Superior Carmelita no Egipto reflecte para ZENIT sobre a vida
consagrada e o encontro com o Papa Francisco no dia 2 de Fevereiro de
2016
O Ano da Vida Consagrada encerrou-se com solenidade no dia dois de Fevereiro. O Papa se encontrou, segundo as informações, com mais de
5000 consagrados, vindos de todos os lados do mundo, para rezar, para
meditar, para escutar a palavra do pai e pastor da Igreja, o Papa
Francisco. Ele é jesuíta, e como consagrado, durante estes anos do seu
pontificado, falou mais do que os outros Papas em muitos anos de
pontificado. Conhece bem a vida religiosa, a sua beleza, as suas
necessidades para a vida da Igreja, e conhece também muito bem os
“defeitos ,os pecados, os lados fracos e débeis” da vida consagrada.
Está consciente que, sem a vida consagrada, especialmente a feminina, a
acção da Igreja nos lugares de extremas fronteiras, e nos ambientes das
periferias existenciais, dos sofrimentos humanos, seria deficiente.

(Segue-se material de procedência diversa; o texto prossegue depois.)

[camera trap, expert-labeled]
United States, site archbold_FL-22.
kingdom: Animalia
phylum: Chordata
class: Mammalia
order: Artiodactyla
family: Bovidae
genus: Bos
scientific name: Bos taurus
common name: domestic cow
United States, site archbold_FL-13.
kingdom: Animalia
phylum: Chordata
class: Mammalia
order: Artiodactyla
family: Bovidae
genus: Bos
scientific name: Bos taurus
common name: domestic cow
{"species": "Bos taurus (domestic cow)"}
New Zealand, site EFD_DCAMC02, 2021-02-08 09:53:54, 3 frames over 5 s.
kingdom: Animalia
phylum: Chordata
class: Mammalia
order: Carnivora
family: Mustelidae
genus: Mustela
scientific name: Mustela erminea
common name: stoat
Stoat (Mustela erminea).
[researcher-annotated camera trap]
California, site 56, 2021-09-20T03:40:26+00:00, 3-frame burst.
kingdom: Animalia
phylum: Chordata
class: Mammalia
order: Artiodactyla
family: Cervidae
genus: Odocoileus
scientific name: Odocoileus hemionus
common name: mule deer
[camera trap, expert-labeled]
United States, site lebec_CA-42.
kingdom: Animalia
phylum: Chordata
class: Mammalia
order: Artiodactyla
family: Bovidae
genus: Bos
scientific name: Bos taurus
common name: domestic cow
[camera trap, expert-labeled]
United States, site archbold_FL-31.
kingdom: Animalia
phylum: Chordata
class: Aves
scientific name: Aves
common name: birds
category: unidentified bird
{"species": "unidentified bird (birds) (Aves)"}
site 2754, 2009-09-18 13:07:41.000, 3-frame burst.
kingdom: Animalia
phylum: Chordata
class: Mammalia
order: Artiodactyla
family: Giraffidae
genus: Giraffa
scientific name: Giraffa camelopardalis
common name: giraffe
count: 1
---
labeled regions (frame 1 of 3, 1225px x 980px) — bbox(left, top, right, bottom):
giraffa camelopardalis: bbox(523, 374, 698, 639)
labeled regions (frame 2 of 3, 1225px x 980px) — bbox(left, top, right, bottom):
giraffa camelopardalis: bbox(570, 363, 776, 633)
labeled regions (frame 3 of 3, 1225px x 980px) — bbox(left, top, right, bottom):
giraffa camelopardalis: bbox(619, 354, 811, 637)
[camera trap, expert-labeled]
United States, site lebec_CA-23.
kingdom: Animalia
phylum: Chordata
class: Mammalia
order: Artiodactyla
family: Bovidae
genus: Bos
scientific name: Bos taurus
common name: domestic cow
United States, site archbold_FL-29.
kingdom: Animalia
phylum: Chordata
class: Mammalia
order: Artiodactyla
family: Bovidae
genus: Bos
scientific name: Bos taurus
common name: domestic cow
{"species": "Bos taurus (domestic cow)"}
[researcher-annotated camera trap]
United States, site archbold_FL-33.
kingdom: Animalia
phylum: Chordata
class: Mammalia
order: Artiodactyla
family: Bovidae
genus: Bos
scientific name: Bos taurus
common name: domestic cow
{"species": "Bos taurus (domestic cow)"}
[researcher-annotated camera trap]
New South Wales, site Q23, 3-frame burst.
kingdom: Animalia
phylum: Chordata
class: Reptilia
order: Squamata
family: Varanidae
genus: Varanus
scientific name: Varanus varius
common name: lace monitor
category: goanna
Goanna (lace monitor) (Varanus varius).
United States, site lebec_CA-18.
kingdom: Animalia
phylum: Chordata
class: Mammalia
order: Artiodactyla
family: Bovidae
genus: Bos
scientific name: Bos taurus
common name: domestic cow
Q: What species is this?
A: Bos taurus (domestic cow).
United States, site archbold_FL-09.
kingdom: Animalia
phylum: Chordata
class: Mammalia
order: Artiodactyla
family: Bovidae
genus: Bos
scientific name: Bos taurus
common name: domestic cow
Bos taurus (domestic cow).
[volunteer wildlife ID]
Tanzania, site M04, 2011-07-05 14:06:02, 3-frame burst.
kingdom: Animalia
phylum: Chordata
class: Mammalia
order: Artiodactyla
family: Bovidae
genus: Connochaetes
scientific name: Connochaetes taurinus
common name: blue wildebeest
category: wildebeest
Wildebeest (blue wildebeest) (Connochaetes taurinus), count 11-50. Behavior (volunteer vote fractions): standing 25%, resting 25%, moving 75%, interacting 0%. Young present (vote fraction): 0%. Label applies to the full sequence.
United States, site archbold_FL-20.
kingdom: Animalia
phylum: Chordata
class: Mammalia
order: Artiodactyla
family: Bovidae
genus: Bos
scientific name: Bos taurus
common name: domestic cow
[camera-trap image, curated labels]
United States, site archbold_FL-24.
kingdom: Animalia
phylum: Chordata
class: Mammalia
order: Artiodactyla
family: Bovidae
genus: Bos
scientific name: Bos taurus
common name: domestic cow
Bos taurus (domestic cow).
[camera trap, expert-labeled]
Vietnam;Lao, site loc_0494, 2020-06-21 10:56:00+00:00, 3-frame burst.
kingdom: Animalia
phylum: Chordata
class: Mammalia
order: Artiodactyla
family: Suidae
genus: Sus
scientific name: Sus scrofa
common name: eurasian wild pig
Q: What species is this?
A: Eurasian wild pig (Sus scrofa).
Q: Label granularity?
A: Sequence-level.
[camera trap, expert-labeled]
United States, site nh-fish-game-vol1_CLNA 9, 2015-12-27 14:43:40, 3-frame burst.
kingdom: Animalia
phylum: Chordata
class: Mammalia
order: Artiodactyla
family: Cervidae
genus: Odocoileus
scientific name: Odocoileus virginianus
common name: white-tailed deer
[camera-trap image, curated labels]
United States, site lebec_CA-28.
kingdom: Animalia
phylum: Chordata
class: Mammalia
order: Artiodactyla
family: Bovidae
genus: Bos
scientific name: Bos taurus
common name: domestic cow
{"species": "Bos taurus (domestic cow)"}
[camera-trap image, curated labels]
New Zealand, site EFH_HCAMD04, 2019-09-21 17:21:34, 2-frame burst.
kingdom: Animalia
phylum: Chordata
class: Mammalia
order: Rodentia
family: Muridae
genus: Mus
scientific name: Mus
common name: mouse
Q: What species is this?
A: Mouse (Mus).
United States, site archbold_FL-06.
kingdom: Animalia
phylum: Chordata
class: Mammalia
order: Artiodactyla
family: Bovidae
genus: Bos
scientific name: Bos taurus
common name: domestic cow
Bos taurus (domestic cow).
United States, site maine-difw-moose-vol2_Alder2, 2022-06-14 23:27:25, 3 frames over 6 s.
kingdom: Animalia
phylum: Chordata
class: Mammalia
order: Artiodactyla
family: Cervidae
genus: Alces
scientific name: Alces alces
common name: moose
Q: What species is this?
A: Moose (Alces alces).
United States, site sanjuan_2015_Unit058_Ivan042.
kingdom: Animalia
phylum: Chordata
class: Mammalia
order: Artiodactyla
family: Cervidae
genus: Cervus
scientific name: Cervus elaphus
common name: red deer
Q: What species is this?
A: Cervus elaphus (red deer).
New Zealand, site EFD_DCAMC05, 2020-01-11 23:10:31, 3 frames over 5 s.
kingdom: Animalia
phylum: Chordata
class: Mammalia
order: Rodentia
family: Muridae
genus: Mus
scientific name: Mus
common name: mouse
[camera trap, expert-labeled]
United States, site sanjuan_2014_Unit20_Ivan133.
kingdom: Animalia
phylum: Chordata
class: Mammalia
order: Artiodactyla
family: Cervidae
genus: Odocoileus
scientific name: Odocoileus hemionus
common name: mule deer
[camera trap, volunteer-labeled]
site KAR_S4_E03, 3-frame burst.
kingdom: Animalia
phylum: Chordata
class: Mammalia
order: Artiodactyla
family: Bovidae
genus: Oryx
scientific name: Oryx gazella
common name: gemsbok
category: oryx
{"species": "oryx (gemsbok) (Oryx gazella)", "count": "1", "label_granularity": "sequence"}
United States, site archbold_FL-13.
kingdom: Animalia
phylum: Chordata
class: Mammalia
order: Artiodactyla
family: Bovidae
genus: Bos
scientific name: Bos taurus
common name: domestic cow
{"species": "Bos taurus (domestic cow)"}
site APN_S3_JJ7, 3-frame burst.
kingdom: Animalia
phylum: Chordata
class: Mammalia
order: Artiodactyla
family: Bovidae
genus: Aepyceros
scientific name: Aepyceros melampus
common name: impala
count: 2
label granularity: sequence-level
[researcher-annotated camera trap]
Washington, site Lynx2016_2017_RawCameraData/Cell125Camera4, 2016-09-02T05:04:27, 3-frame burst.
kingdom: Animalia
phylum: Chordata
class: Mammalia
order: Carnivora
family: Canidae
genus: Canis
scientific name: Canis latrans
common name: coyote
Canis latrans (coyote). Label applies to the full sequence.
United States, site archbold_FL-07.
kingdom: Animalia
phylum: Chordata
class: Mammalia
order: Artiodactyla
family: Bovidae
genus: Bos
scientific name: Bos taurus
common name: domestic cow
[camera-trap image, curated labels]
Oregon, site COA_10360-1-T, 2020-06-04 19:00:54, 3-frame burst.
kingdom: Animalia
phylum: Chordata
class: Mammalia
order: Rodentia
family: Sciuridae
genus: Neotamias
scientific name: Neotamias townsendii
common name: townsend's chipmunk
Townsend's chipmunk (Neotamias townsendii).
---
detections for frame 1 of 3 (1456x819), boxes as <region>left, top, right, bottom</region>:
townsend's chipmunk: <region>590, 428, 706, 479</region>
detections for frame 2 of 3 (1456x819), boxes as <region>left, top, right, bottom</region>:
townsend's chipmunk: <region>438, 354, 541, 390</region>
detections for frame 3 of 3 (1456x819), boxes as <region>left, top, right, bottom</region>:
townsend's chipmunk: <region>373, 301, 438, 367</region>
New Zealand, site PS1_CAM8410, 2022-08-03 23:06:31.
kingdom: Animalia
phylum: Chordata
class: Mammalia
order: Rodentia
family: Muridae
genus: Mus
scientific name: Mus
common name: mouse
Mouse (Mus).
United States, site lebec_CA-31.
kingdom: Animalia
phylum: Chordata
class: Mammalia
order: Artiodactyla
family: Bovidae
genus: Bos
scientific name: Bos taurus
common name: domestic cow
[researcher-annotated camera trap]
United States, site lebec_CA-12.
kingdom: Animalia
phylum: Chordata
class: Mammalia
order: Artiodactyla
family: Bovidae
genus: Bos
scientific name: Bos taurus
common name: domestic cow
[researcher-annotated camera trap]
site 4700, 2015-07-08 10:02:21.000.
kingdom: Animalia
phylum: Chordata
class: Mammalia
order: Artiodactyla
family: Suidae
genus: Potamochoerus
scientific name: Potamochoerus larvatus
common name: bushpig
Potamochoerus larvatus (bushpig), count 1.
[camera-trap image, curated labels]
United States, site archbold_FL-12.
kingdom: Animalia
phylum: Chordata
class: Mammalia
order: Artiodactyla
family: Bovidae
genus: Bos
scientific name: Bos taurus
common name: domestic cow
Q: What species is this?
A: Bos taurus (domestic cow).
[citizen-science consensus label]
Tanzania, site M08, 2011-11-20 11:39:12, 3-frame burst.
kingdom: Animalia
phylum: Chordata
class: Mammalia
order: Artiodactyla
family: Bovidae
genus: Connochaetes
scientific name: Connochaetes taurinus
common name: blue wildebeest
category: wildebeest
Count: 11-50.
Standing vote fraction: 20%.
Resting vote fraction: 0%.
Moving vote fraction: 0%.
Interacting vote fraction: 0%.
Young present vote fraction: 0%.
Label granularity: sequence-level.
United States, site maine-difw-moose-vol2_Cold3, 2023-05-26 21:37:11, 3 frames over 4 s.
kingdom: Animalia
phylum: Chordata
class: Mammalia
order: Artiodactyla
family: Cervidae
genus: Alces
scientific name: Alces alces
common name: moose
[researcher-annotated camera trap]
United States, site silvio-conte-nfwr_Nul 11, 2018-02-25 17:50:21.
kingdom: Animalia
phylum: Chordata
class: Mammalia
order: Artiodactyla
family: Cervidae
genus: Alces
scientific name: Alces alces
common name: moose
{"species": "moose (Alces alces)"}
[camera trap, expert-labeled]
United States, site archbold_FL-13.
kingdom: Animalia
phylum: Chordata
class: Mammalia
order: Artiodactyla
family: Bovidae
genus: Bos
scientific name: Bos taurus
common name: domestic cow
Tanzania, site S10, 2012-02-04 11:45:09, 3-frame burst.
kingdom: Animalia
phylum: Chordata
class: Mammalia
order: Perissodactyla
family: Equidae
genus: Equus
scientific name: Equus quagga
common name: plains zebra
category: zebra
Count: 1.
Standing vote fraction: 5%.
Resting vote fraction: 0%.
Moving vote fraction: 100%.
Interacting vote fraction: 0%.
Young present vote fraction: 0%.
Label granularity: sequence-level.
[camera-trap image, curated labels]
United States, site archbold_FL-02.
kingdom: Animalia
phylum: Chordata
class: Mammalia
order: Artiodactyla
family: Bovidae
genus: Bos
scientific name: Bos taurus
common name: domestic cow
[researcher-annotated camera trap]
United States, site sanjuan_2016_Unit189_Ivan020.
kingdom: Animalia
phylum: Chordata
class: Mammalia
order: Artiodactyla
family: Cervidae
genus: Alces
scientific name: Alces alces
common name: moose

O Papa vê na vida religiosa uma força evangelizadora única. Há
muitos religiosos e religiosas, como tem dito o Papa, que vivem com
fidelidade a própria consagração a Deus e ao serviço dos irmãos. O Papa
Francisco, deixando de lado o texto preparado, falou espontaneamente e
se movimentou com tranquilidade única nos campos “próprios da vida
consagrada”, que só um religioso pode fazer. Sabemos que a sua maneira
de abordar os assuntos mais espinhentos “são reais e humorísticos”,
entre um sorriso e outro, diz verdades que tocam profundamente as
feridas abertas da vida consagrada. A escassez de vocações que não se
resolve, como diz o Papa, “com inseminação artificial”, convidando e
aceitando todos os que se apresentam e dizem que querem ser religiosos.
É necessário examinar bem, com amor, com profundidade, com todos os
meios espirituais e psicológicos para verificar se se trata de uma
autêntica “vocação” de seguir a Cristo com todas as consequências que
este seguimento comporta. Diz-nos que ver mosteiros grandes, vazios,
ou levados para frente por quatro ou cinco velhinhas, “quase lhe faz
perder a esperança no futuro”. Mas retoma a esperança com coragem
porque ela se fundamenta não nas coisas materiais, mas sim em Deus, em
Cristo Jesus. O Papa falou com abertura, com a “coragem profética” de
três realidades absolutamente necessárias para redoar à vida consagrada
o brilho, a beleza, a alegria: a profecia, a proximidade, a esperança.
A profecia: o Papa falou da “profecia da “obediência”, uma
obediência que é oferenda total de nossa vida, de fazer o que devemos
fazer. Ele nos ensinou que podemos rezar: “ó Pai, afasta de mim este
cálice”, mas depois dizer, “seja feita a tua vontade e não a minha”.
Podemos espernear, conversar, manifestar todas as nossas objecções e ao
final dizer: “vou fazer!” Engolir e fazer. Uma obediência que custe, é
a profecia da obediência. Sobre a proximidade nos recordou que o
primeiro próximo é a nossa comunidade, os que vivem connosco. Devemos
amá-los e deu o exemplo de Santa Teresinha. É a magistral página na
História de uma Alma, do serviço alegre com o sorriso à Irmã São Pedro.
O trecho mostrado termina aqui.